EXERCISE INPUTS:
+-------+

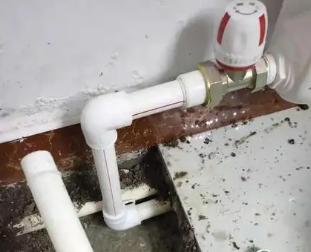 马鞍山市卫生间测漏水多少钱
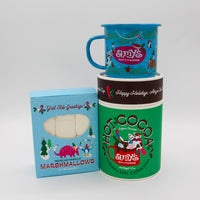 2024 Holiday Collector's Mug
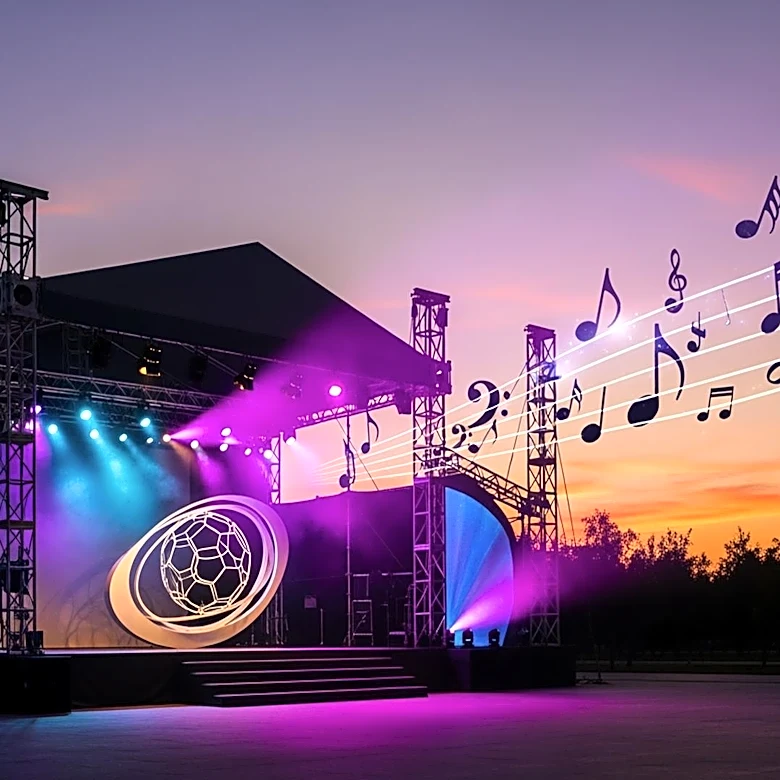 Sporting KC Launches 'Soccer Capital Summer' Concert Series
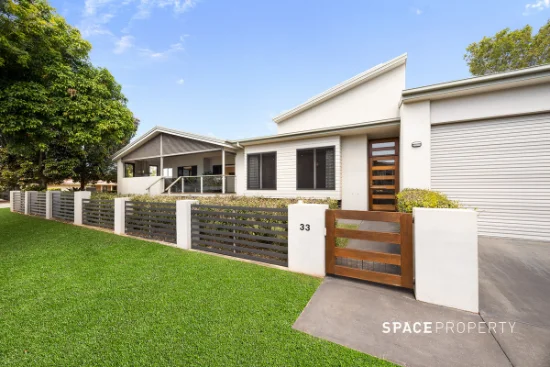 33 Penny Street, Bracken Ridge, Qld 4017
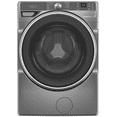 thumbnail image 1 of Whirlpool WFW6720RR, 27-Inch, 5.0 cu. ft. Smart Front Load Washer,  FreshFlow Vent System, Silver, 1 of 6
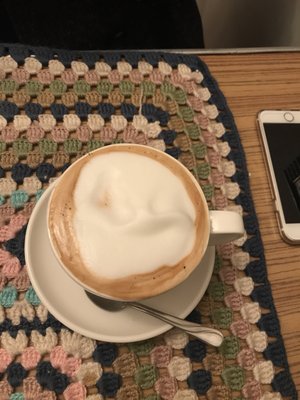 Avam Kahvesi by null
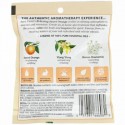 Aura Cacia, アロマセラピー ミネラルバス、 リラックススイートオレンジ、 2.5 oz (70.9 g)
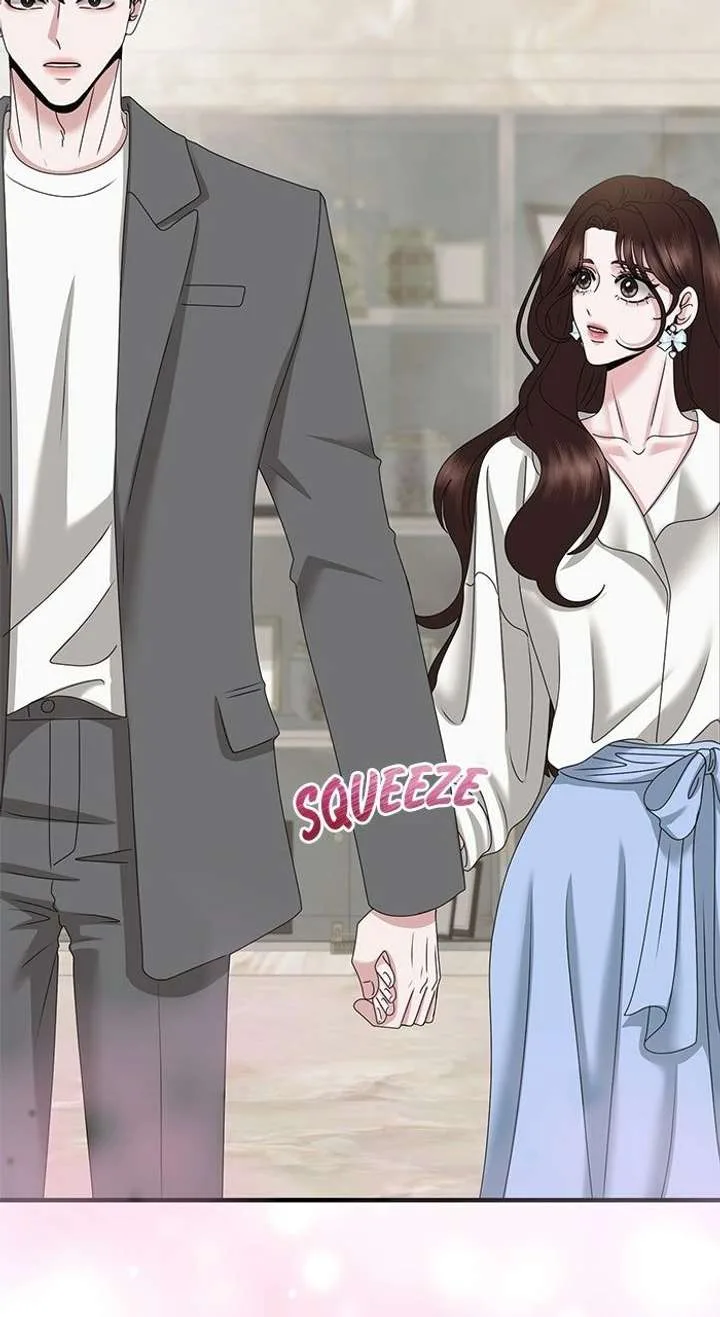 One Day I Found a Husband Chapter 60 page 84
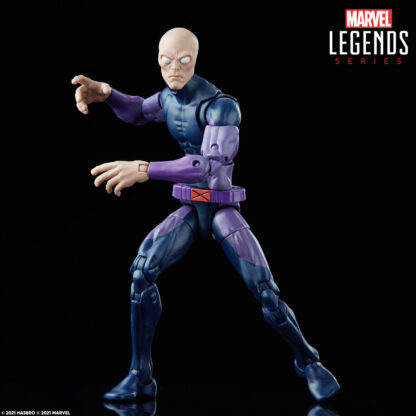 Marvel Legends Bonebreaker Set of 6 Action Figures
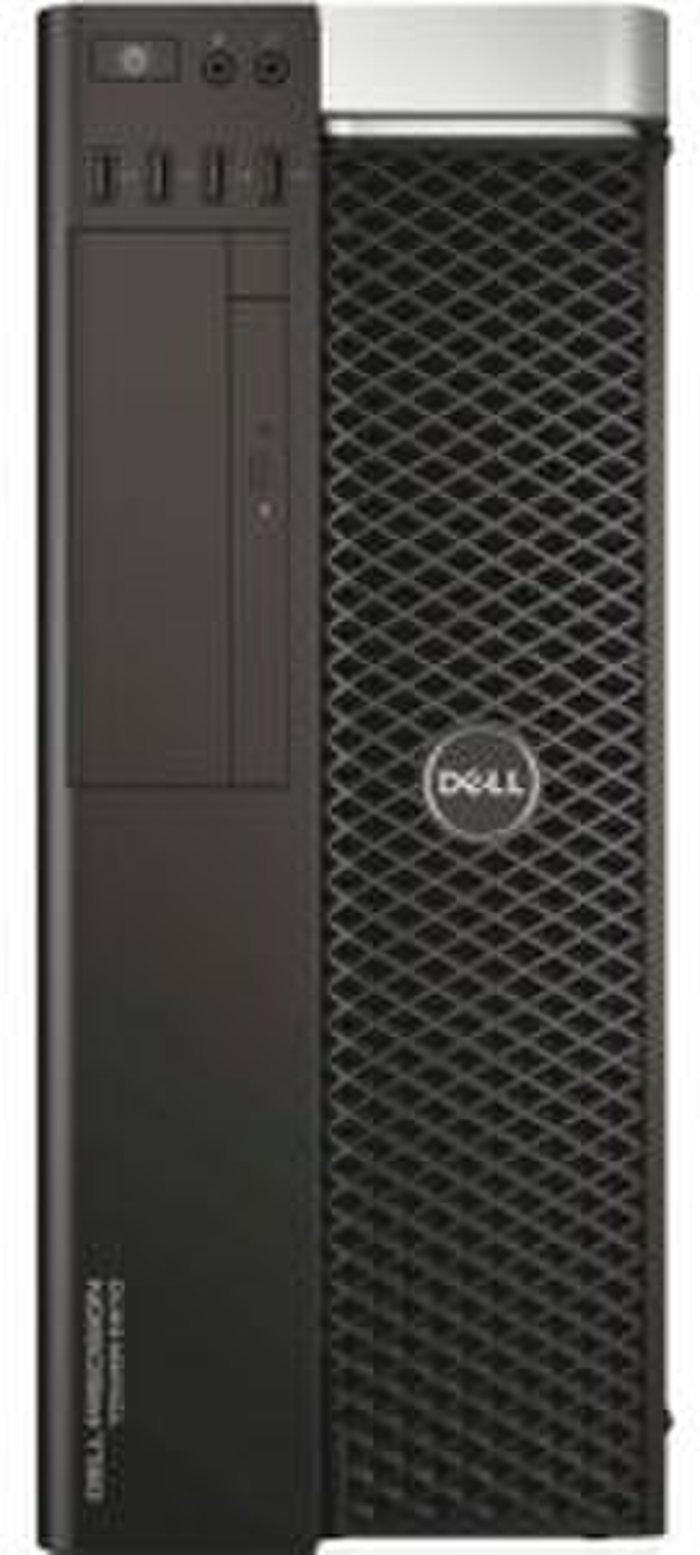 Dell Precision T5810 Review Business Com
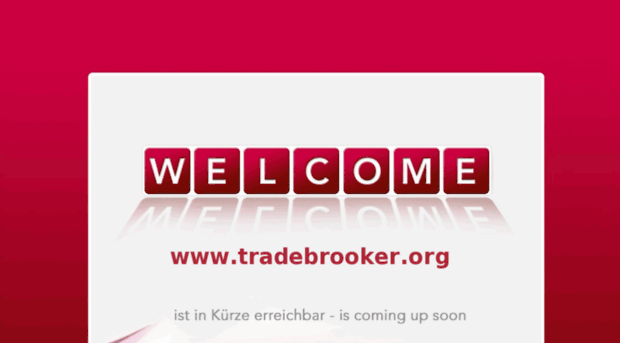tradebrooker.org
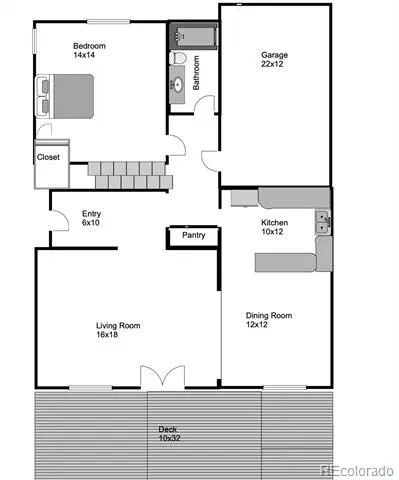 113 Beaver Road #A Avon, CO 81620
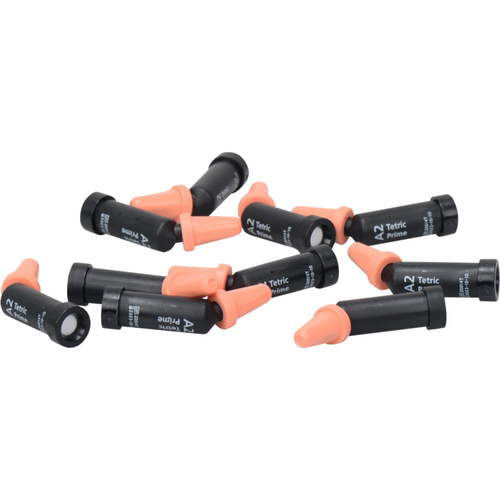 Tetric Prime Pakke med 20 x 0,25 g Cavifil A2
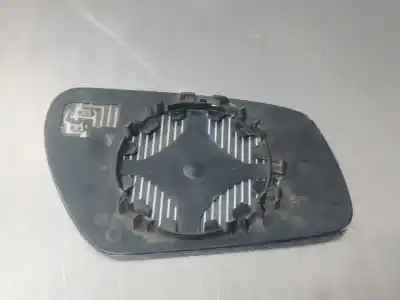 Second-hand car spare part left wing mirror glass for ford fiesta (cbk) ambiente oem iam references 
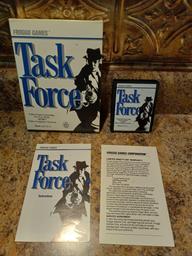 Task Force (Atari 2600)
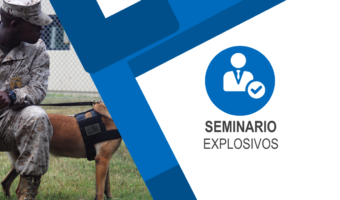perfil de explosivos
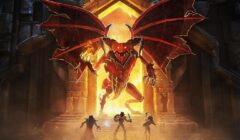 Book of Demons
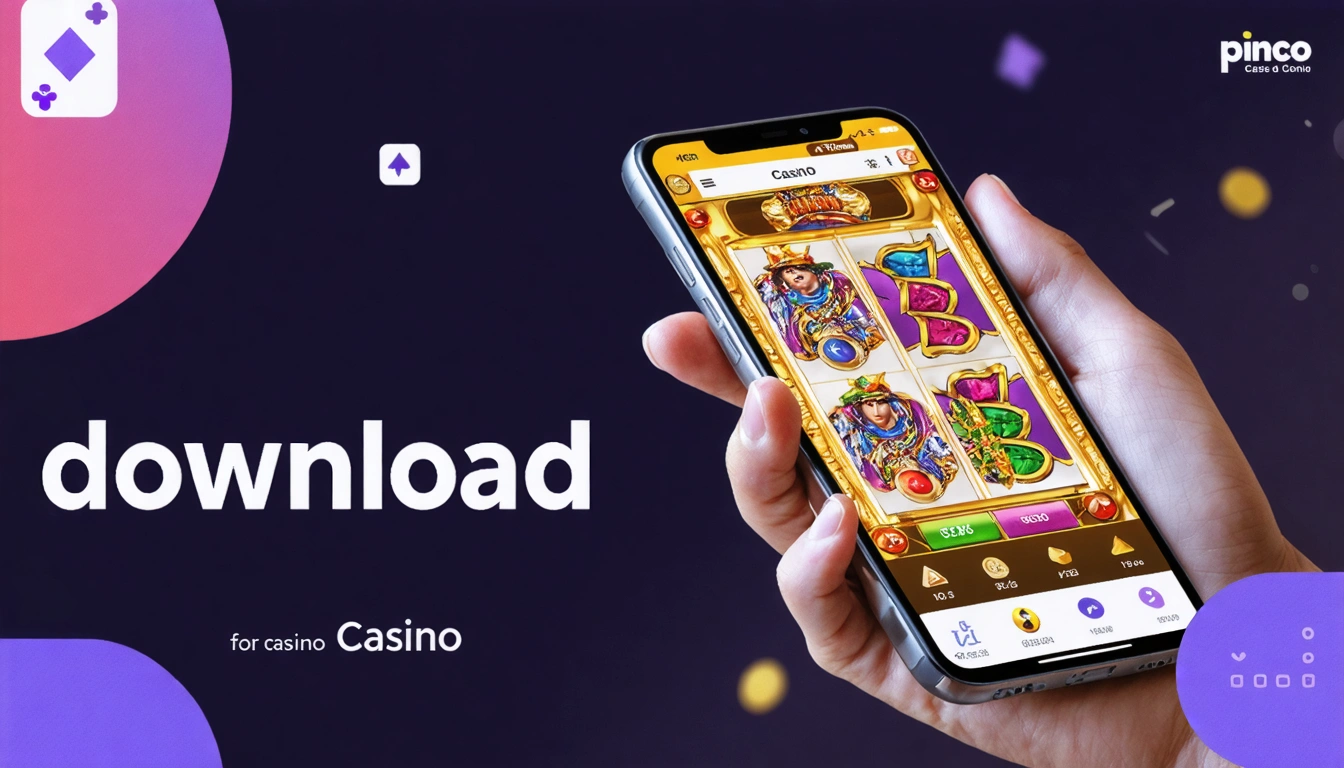 download Pinco Casino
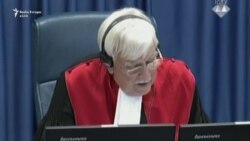 Tribunali i Hagës: Në Srebrenicë është kryer gjenocid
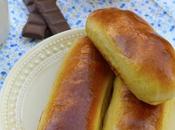 Bollicaos caseros.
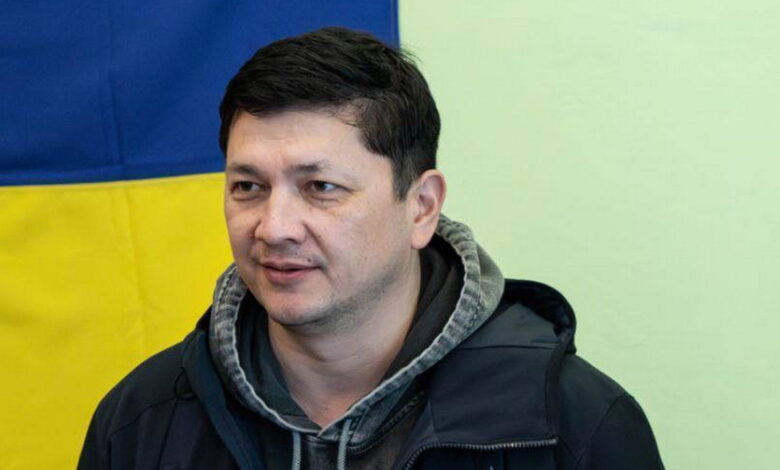 ВІталій Кім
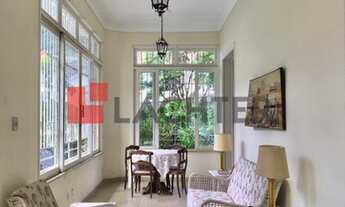 Imagem 1: RIO DE JANEIRO - Casa Padrão - Alto da Boa Vista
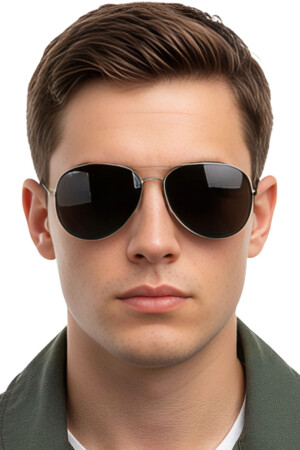 Очила Авиатор, Куку МагЪзин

+-------+

REQUIRED WORK: The response should be the full material, repeated exactly, with images removed.

YOUR SOLUTION:
 马鞍山市卫生间测漏水多少钱
 2024 Holiday Collector's Mug
 Sporting KC Launches 'Soccer Capital Summer' Concert Series
 33 Penny Street, Bracken Ridge, Qld 4017
 thumbnail image 1 of Whirlpool WFW6720RR, 27-Inch, 5.0 cu. ft. Smart Front Load Washer,  FreshFlow Vent System, Silver, 1 of 6
 Avam Kahvesi by null
 Aura Cacia, アロマセラピー ミネラルバス、 リラックススイートオレンジ、 2.5 oz (70.9 g)
 One Day I Found a Husband Chapter 60 page 84
 Marvel Legends Bonebreaker Set of 6 Action Figures
 Dell Precision T5810 Review Business Com
tradebrooker.org
 113 Beaver Road #A Avon, CO 81620
 Tetric Prime Pakke med 20 x 0,25 g Cavifil A2
 Second-hand car spare part left wing mirror glass for ford fiesta (cbk) ambiente oem iam references 
 Task Force (Atari 2600)
perfil de explosivos
 Book of Demons
 download Pinco Casino
 Tribunali i Hagës: Në Srebrenicë është kryer gjenocid
 Bollicaos caseros.
 ВІталій Кім
 Imagem 1: RIO DE JANEIRO - Casa Padrão - Alto da Boa Vista
 Очила Авиатор, Куку МагЪзин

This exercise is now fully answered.